The ability to delve into the transcriptome of the sugarcane using TACC resources has impressed Wathen-Dunn's Australian collaborators.
"They thought it was amazing that we have computers that can manage all of this," she says. "It has encouraged them to have some of their employees get trained to interact with high performance computing resources."
RESEARCHING AND TEACHING WITH TACC SYSTEMS
Hertweck first learned about TACC when she applied for her faculty position at UT Tyler. The job postings mentioned that researchers would be able to use TACC systems through the University of Texas Research Cyberinfrastructure (UTRC) initiative, which, since 2007, has provided researchers at any of the University of Texas System's 14 institutions access to TACC's resources, expertise and training.
Hertweck attended the TACC Summer Institute in 2015 and has used TACC's advanced computing resources, including Stampede and Lonestar 5, ever since for genomic studies of grasses, lilies, irises, orchids and fruit fly genomes.
"Part of the struggle for a small regional university like mine in being able to attract strong candidates is the fact that we have no clusters locally here on campus," Hertweck says. Easy access to TACC resources addresses that problem.
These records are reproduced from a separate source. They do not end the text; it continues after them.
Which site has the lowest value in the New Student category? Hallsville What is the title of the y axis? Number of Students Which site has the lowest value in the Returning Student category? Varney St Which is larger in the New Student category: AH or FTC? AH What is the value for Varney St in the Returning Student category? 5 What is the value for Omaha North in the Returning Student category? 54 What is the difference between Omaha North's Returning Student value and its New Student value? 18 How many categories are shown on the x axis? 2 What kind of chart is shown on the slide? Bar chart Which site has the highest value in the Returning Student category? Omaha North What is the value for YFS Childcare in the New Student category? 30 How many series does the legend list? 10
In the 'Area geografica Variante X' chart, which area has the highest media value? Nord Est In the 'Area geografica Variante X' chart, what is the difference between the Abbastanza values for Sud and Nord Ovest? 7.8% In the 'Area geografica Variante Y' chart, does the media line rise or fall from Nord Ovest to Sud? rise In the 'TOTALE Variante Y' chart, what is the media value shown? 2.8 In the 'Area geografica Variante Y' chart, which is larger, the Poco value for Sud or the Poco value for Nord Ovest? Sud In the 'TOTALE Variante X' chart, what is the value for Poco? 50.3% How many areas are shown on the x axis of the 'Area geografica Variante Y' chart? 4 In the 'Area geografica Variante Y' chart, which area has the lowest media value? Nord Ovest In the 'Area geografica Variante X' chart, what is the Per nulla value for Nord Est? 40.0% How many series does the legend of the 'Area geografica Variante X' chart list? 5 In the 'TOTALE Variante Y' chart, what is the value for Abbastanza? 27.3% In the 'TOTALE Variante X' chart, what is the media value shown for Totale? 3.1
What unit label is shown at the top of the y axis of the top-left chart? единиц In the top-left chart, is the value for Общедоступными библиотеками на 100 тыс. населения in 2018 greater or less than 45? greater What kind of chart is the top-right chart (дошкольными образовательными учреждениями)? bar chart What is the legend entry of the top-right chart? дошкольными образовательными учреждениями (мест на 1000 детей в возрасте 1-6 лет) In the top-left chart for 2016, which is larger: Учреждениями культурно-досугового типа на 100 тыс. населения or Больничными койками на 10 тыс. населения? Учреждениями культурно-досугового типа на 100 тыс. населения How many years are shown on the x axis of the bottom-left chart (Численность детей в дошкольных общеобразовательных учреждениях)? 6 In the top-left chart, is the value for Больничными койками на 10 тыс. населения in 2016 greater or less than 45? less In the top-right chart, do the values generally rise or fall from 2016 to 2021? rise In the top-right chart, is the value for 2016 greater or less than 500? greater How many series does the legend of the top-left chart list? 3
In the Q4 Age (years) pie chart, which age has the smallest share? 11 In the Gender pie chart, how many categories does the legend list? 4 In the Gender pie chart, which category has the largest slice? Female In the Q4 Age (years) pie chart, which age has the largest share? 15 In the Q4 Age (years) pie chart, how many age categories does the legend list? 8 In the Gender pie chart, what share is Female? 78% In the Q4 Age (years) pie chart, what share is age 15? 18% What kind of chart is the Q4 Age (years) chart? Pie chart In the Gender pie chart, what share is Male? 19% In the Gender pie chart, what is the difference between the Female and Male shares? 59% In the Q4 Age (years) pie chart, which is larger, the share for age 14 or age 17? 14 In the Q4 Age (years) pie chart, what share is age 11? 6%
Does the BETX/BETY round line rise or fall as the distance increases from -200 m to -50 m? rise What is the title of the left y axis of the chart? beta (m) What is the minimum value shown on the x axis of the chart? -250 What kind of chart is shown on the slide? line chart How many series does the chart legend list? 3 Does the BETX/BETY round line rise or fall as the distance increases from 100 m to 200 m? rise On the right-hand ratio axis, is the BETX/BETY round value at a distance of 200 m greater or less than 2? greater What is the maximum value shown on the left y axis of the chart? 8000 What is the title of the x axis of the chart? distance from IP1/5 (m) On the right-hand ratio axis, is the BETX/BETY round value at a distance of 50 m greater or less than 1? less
"There is a huge desire for that type of resource. People are very interested in being able to take advantage of it," she says. "My job was posted with a desire of bringing someone in who could take advantage of those resources and open the door for other researchers to use them as well."
Hertweck has done just that. In addition to her own research, Hertweck acts as a champion for high-performance computing among her colleagues and teaches Bioinformatics courses to undergraduates and graduate students using TACC's Jetstream cloud computing system. In her classes, students explore sequence data from bacteria that are being investigated for future biofuel applications and other genetically interesting species.
"Entire classes of graduates and undergraduates run basic analyses on TACC systems. They do assemblies and basic analyses and see what the sequences show," Hertweck says. "They get most excited about the ability to analyze new data and find cool things. I tell them: 'You're going to have a piece of information that no one has ever seen before.'"
Helping researchers and students uncover new facets of nature—that's exactly what TACC's systems are built for.